Suara.com - Di awal tahun 2o23, penyedia BBM baik perusahaan swasta maupun pemerintah menurunkan harga secara berjamaah. SPBU Vivo misalnya, perusahaan menurunkan harga produk Revvo 89 dari Rp12.000 per liter menjadi Rp11.800 per liter. Kendati demikian, yang perlu menjadi catatan adalah harga BBM swasta harus lebih mahal dari Pertamina.
Sebelum dihargai Rp12.000 per liter, Revvo 89 sempat bisa ditebus hanya dengan Rp8.900 sebelum dinaikkan. Alasannya, harga BBM swasta harus lebih mahal dari Pertamina. Saat itu, Pertalite sudah dibanderol Rp10.000 per liter akhir tahun lalu.
Kementerian Energi dan Sumber Daya Mineral (ESDM) angkat bicara terkait harga BBM di SPBU Vivo yang berada di bawah Pertalite. Penetapan harga tersebut dianggap menyalahi aturan lantaran harga BBM swasta seharusnya lebih mahal dari Pertamina.
Alasannya menurut Menteri ESDM Arifin Tasrif, pihak swasta perlu mematuhi kebijakan untuk menekan selisih atau disparitas harga bagi masyarakat.
Baca Juga: Harga BBM Pertamax Cs Turun, Pertalite dan Segera Menyusul?
Kemudian, Dirjen Migas, Kementerian ESDM Tutuka Ariadji juga menyatakan bahwa pihak Vivo yang telah menjual produk BBM Revvo 89 Rp8.900 per liter akan segera menyesuaikan harga layaknya Pertalite yang juga menyesuaikan harga.
Tutuka juga menambahkan alasan SPBU Vivo menjual BBM dengan harga lebih murah adalah lantaran manajemen perusahaan ingin menghabiskan stok BBM jenis tersebut dalam dua bulan ke depan. Harga tersebut jauh di bawah Pertalite yang telah dipatok Rp10.000 per liter.

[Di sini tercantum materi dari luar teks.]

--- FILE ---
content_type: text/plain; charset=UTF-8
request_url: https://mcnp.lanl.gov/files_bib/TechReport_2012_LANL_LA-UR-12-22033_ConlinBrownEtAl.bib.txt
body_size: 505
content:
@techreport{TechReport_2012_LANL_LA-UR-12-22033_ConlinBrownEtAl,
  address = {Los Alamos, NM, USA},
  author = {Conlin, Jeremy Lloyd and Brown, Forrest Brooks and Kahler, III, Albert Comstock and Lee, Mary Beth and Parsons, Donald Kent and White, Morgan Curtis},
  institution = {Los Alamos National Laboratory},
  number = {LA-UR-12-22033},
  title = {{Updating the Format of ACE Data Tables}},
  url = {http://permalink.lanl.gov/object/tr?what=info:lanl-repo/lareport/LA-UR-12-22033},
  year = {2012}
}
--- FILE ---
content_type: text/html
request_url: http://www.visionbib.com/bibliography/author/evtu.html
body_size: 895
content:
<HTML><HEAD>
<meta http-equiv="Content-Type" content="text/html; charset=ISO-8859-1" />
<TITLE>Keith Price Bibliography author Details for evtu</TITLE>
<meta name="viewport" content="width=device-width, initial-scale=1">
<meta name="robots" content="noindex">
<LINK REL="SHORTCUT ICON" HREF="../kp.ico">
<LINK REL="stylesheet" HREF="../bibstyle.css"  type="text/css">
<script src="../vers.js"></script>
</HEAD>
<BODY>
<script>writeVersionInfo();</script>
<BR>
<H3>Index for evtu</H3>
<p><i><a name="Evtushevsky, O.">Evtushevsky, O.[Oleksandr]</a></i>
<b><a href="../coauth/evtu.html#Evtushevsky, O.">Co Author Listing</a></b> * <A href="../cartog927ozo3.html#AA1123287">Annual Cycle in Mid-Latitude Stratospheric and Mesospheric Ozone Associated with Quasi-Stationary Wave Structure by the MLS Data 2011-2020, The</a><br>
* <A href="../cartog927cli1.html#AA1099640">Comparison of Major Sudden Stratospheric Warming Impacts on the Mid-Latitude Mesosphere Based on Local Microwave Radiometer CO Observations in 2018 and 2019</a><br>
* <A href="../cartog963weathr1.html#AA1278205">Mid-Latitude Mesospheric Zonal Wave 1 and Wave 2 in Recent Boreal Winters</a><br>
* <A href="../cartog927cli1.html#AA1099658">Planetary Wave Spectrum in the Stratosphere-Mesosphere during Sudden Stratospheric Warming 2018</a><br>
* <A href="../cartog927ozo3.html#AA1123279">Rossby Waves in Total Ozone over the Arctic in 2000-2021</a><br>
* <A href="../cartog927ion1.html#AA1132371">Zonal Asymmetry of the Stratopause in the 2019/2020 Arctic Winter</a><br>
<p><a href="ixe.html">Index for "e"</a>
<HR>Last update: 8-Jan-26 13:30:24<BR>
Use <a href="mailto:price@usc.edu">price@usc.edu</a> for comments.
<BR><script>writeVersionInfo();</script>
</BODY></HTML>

Padahal dalam Pasal 5 UU Nomor 5 Tahun 1999 tentang Larangan Praktek Monopoli dan Persaingan Usaha Tidak Sehat disebutkan bahwa pelaku usaha dilarang membuat perjanjian dengan pelaku usaha pesaingnya untuk menetapkan harga atas mutu suatu barang dan atau jasa yang harus dibayar oleh konsumen atau pelanggan pada pasar bersangkutan yang sama.
Kemudian, pada Pasal 8 juga disebutkan pelaku usaha dilarang membuat perjanjian dengan pelaku usaha lain yang membuat persyaratan bahwa penerima barang dan atau jasa tidak akan menjual atau memasok kembali barang dan atau jasa yang diterimanya, dengan harga yang lebih rendah daripada harga yang telah diperjanjikan sehingga dapat mengakibatkan terjadinya persaingan usaha tidak sehat.
Jika Pertamina terbukti membuat apalagi memaksa perjanjian dengan pihak Vivo terkait batas harga BBM maka perusahaan pelat merah tersebut bisa dituntut pidana akibat melanggar undang-undang.
Baca Juga: Erick Thohir Umumkan Harga Pertamax Turun Tapi Pertalite Tidak, Warganet: Apa Sesuai Pancasila?
Australian Competition and Consumer Commission juga menuliskan bahwa price fixing atau bentuk kerja sama untuk menetapkan harga, perilaku membatasi persaingan, serta mengurangi pilihan bagi konsumen adalah tindakan ilegal.
Ketetapan ini berlaku baik dalam bentuk perjanjian tertulis atau lisan, baik dalam situasi formal atau nonformal karena dapat memicu persaingan yang tidak sehat.